If a client is in agreement, then I assign “homework,” activities, or readings between sessions. I sometimes encourage clients to read books that may be of help to them. For example, I might encourage a client to read Getting Past Your Past: Take Control of Your Life with Self-Help Techniques from EMDR Therapy by Francine Shapiro as a way to better understand the ways I can help them reinforce positive memories, positive people, etc. in their lives before even working on traumatic memories. This book provides examples of why EMDR is a wonderful therapy to treat all sorts of trauma and how there are more subtle forms of trauma that we might not realize we can work on. Some clients seek me out for EMDR therapy and with one client, she started reading the book while we were discussing her general life history in addition to major life traumas. We were able to identify emotional strengths, memories of supportive/nurturing/protective/wise figures in their life, memories in which they felt personal pride, etc. These memories were strengthened by what is known as “tapping in,” a way to make these memories already in our brains/bodies stronger. The homework is a way for the client to take charge of their situation in a practical way, not an intellectual way.
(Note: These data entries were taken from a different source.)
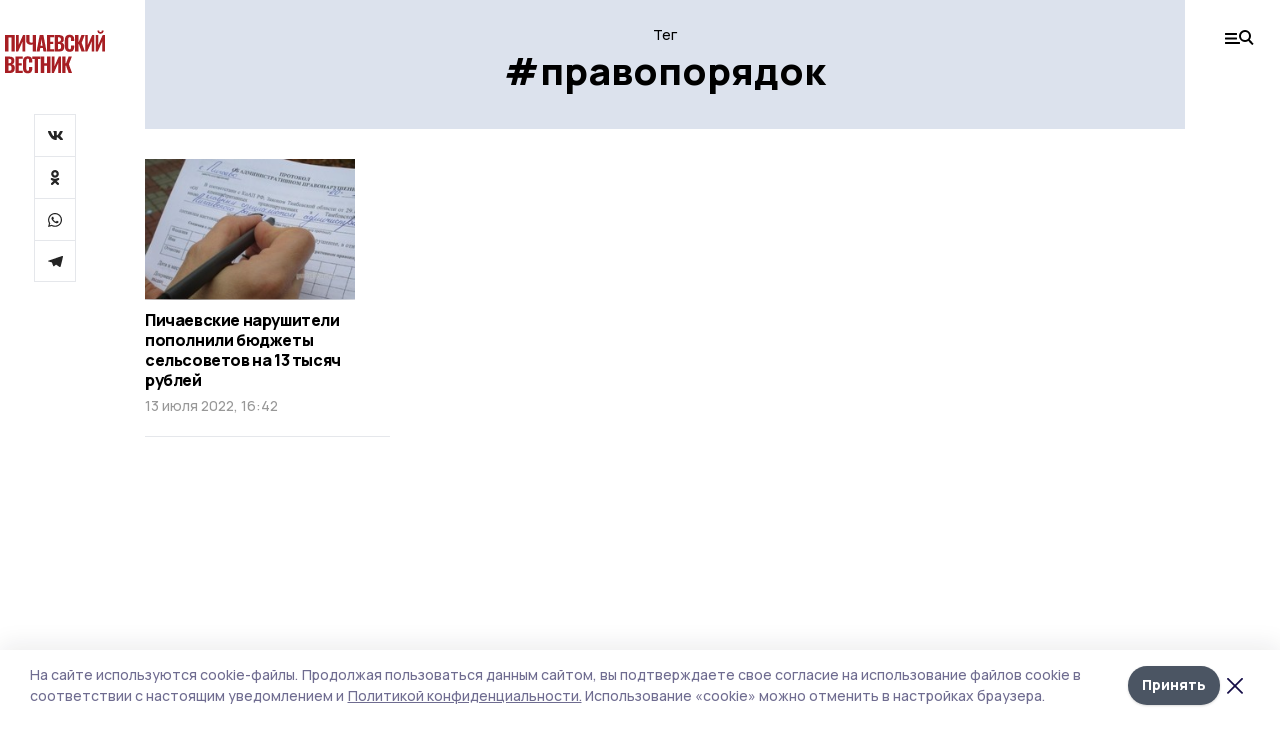

--- FILE ---
content_type: image/svg+xml
request_url: https://api.top68.ru/attachments/3aab17f653a503f485df78ee00c69097ea7d0cff/store/d9619d07bc48cb70dc52e27f490bbc370c737858fb11df3fbe1b9224ed7c/pich_vest.svg
body_size: 5730
content:
<svg width="89" height="39" viewBox="0 0 89 39" fill="none" xmlns="http://www.w3.org/2000/svg">
<path d="M0.0976562 4.41998H8.68366V19H5.74966V6.54398H3.01366V19H0.0976562V4.41998Z" fill="#A71E23"/>
<path d="M9.81147 4.41998H12.1875V13.15L16.0395 4.41998H17.9835V19H15.5715V10.126L11.6835 19H9.81147V4.41998Z" fill="#A71E23"/>
<path d="M24.6629 12.844C23.9789 12.952 23.3669 13.006 22.8269 13.006C22.0829 13.006 21.4109 12.874 20.8109 12.61C20.2109 12.334 19.7309 11.932 19.3709 11.404C19.0229 10.876 18.8489 10.246 18.8489 9.51398V4.41998H21.8189V9.51398C21.8189 10.078 21.9329 10.498 22.1609 10.774C22.4009 11.038 22.8869 11.17 23.6189 11.17C23.9309 11.17 24.2789 11.134 24.6629 11.062V4.41998H27.6329V19H24.6629V12.844Z" fill="#A71E23"/>
<path d="M30.8855 4.41998H34.1795L36.9875 19H34.2515L33.7115 15.796H31.4075L30.8495 19H28.0595L30.8855 4.41998ZM33.4235 13.96L32.5415 8.09198L31.6775 13.96H33.4235Z" fill="#A71E23"/>
<path d="M37.3851 4.41998H43.7391V6.47198H40.3371V10.342H42.9651V12.412H40.3371V16.984H43.7751V19H37.3851V4.41998Z" fill="#A71E23"/>
<path d="M44.2152 4.41998H47.9232C49.3392 4.41998 50.4372 4.69598 51.2172 5.24798C51.9972 5.78798 52.3872 6.77198 52.3872 8.19998C52.3872 9.06398 52.2012 9.74798 51.8292 10.252C51.4692 10.744 50.9472 11.05 50.2632 11.17C51.1152 11.29 51.7512 11.65 52.1712 12.25C52.6032 12.85 52.8192 13.672 52.8192 14.716C52.8192 17.572 51.4032 19 48.5712 19H44.2152V4.41998ZM47.9232 10.306C48.6432 10.306 49.1352 10.144 49.3992 9.81998C49.6632 9.49598 49.7952 8.97998 49.7952 8.27198C49.7952 7.62398 49.6272 7.16198 49.2912 6.88598C48.9552 6.59798 48.4332 6.45398 47.7252 6.45398H47.1672V10.306H47.9232ZM48.0132 16.912C48.7332 16.912 49.2372 16.732 49.5252 16.372C49.8252 16.012 49.9752 15.442 49.9752 14.662C49.9752 13.822 49.8192 13.222 49.5072 12.862C49.2072 12.49 48.6912 12.304 47.9592 12.304H47.1672V16.912H48.0132Z" fill="#A71E23"/>
<path d="M57.5387 19.198C55.9907 19.198 54.8928 18.784 54.2448 17.956C53.5968 17.116 53.2728 15.91 53.2728 14.338V9.11798C53.2728 7.50998 53.5907 6.29798 54.2267 5.48198C54.8747 4.65398 55.9787 4.23998 57.5387 4.23998C59.0267 4.23998 60.0768 4.60598 60.6888 5.33798C61.3128 6.05798 61.6248 7.09598 61.6248 8.45198V9.67598H58.7448V8.32598C58.7448 7.89398 58.7208 7.54598 58.6728 7.28198C58.6368 7.01798 58.5288 6.80198 58.3488 6.63398C58.1808 6.45398 57.9168 6.36398 57.5568 6.36398C57.0168 6.36398 56.6688 6.53798 56.5128 6.88598C56.3568 7.23398 56.2788 7.74398 56.2788 8.41598V15.04C56.2788 15.724 56.3688 16.234 56.5488 16.57C56.7288 16.906 57.0648 17.074 57.5568 17.074C58.0608 17.074 58.3848 16.906 58.5288 16.57C58.6728 16.222 58.7448 15.712 58.7448 15.04V13.618H61.6248V14.824C61.6248 16.216 61.3187 17.296 60.7067 18.064C60.0947 18.82 59.0387 19.198 57.5387 19.198Z" fill="#A71E23"/>
<path d="M62.394 4.41998H65.364V10.342H65.778L68.028 4.41998H70.962L68.262 11.278L71.124 19H68.082L65.778 12.484H65.364V19H62.394V4.41998Z" fill="#A71E23"/>
<path d="M71.3687 4.41998H73.7447V13.15L77.5967 4.41998H79.5407V19H77.1287V10.126L73.2407 19H71.3687V4.41998Z" fill="#A71E23"/>
<path d="M80.7301 4.41998H83.1061V13.15L86.9581 4.41998H88.9021V19H86.4901V10.126L82.6021 19H80.7301V4.41998ZM85.0321 3.26798C84.1801 3.26798 83.5081 3.02798 83.0161 2.54798C82.5361 2.06798 82.2961 1.39598 82.2961 0.531982H83.8441C83.8441 0.987982 83.9341 1.32398 84.1141 1.53998C84.2941 1.74398 84.6001 1.84598 85.0321 1.84598C85.4521 1.84598 85.7521 1.73798 85.9321 1.52198C86.1241 1.30598 86.2201 0.975982 86.2201 0.531982H87.7501C87.7501 1.39598 87.5101 2.06798 87.0301 2.54798C86.5501 3.02798 85.8841 3.26798 85.0321 3.26798Z" fill="#A71E23"/>
<path d="M0.0976562 23.42H3.80566C5.22166 23.42 6.31966 23.696 7.09966 24.248C7.87966 24.788 8.26966 25.772 8.26966 27.2C8.26966 28.064 8.08366 28.748 7.71166 29.252C7.35166 29.744 6.82966 30.05 6.14566 30.17C6.99766 30.29 7.63366 30.65 8.05366 31.25C8.48566 31.85 8.70166 32.672 8.70166 33.716C8.70166 36.572 7.28566 38 4.45366 38H0.0976562V23.42ZM3.80566 29.306C4.52566 29.306 5.01766 29.144 5.28166 28.82C5.54566 28.496 5.67766 27.98 5.67766 27.272C5.67766 26.624 5.50966 26.162 5.17366 25.886C4.83766 25.598 4.31566 25.454 3.60766 25.454H3.04966V29.306H3.80566ZM3.89566 35.912C4.61566 35.912 5.11966 35.732 5.40766 35.372C5.70766 35.012 5.85766 34.442 5.85766 33.662C5.85766 32.822 5.70166 32.222 5.38966 31.862C5.08966 31.49 4.57366 31.304 3.84166 31.304H3.04966V35.912H3.89566Z" fill="#A71E23"/>
<path d="M9.37117 23.42H15.7252V25.472H12.3232V29.342H14.9512V31.412H12.3232V35.984H15.7612V38H9.37117V23.42Z" fill="#A71E23"/>
<path d="M20.2513 38.198C18.7033 38.198 17.6053 37.784 16.9573 36.956C16.3093 36.116 15.9853 34.91 15.9853 33.338V28.118C15.9853 26.51 16.3033 25.298 16.9393 24.482C17.5873 23.654 18.6913 23.24 20.2513 23.24C21.7393 23.24 22.7893 23.606 23.4013 24.338C24.0253 25.058 24.3373 26.096 24.3373 27.452V28.676H21.4573V27.326C21.4573 26.894 21.4333 26.546 21.3853 26.282C21.3493 26.018 21.2413 25.802 21.0613 25.634C20.8933 25.454 20.6293 25.364 20.2693 25.364C19.7293 25.364 19.3813 25.538 19.2253 25.886C19.0693 26.234 18.9913 26.744 18.9913 27.416V34.04C18.9913 34.724 19.0813 35.234 19.2613 35.57C19.4413 35.906 19.7773 36.074 20.2693 36.074C20.7733 36.074 21.0973 35.906 21.2413 35.57C21.3853 35.222 21.4573 34.712 21.4573 34.04V32.618H24.3373V33.824C24.3373 35.216 24.0313 36.296 23.4193 37.064C22.8073 37.82 21.7513 38.198 20.2513 38.198Z" fill="#A71E23"/>
<path d="M26.4385 25.616H24.1885V23.42H31.6405V25.616H29.4265V38H26.4385V25.616Z" fill="#A71E23"/>
<path d="M31.9191 23.42H34.8891V29.396H37.4631V23.42H40.4331V38H37.4631V31.538H34.8891V38H31.9191V23.42Z" fill="#A71E23"/>
<path d="M41.6145 23.42H43.9905V32.15L47.8425 23.42H49.7865V38H47.3745V29.126L43.4865 38H41.6145V23.42Z" fill="#A71E23"/>
<path d="M50.9759 23.42H53.9459V29.342H54.3599L56.6099 23.42H59.5439L56.8439 30.278L59.7059 38H56.6639L54.3599 31.484H53.9459V38H50.9759V23.42Z" fill="#A71E23"/>
</svg>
Everyone is resilient. No matter what we have been through. Resilience is the capacity to bounce back from adversity. We sometimes don’t realize this when we are in the middle of problems. There are times that we are trying to cope the best that we can and a supportive therapist can help us look at different ways of coping with life’s challenges. I believe in reinforcing the strengths each person has in addition to making changes such as adding new behaviors, changing unhelpful coping strategies and beliefs, etc. I am nonjudgmental and curious about people in order to better understand them. Trauma therapy approaches include the interaction between the mind, body and brain. For example, when we still wonder why something is still not quite right after identifying the roots of our problems and trying to think in a more positive way, we might need to see how a mind-body approach can make a difference. For example, a trauma treatment such as EMDR won’t change a traumatic event from having happened but it can help us relate to that event in a way so that it doesn’t feel as if it’s occurring in the present. We don’t have to feel as if we are still reliving the memory. We can also feel as if the positive beliefs we’d like to have about ourselves feel true instead of just wishful thinking. We can have what is called a “felt sense” in our bodies that something positive is indeed true.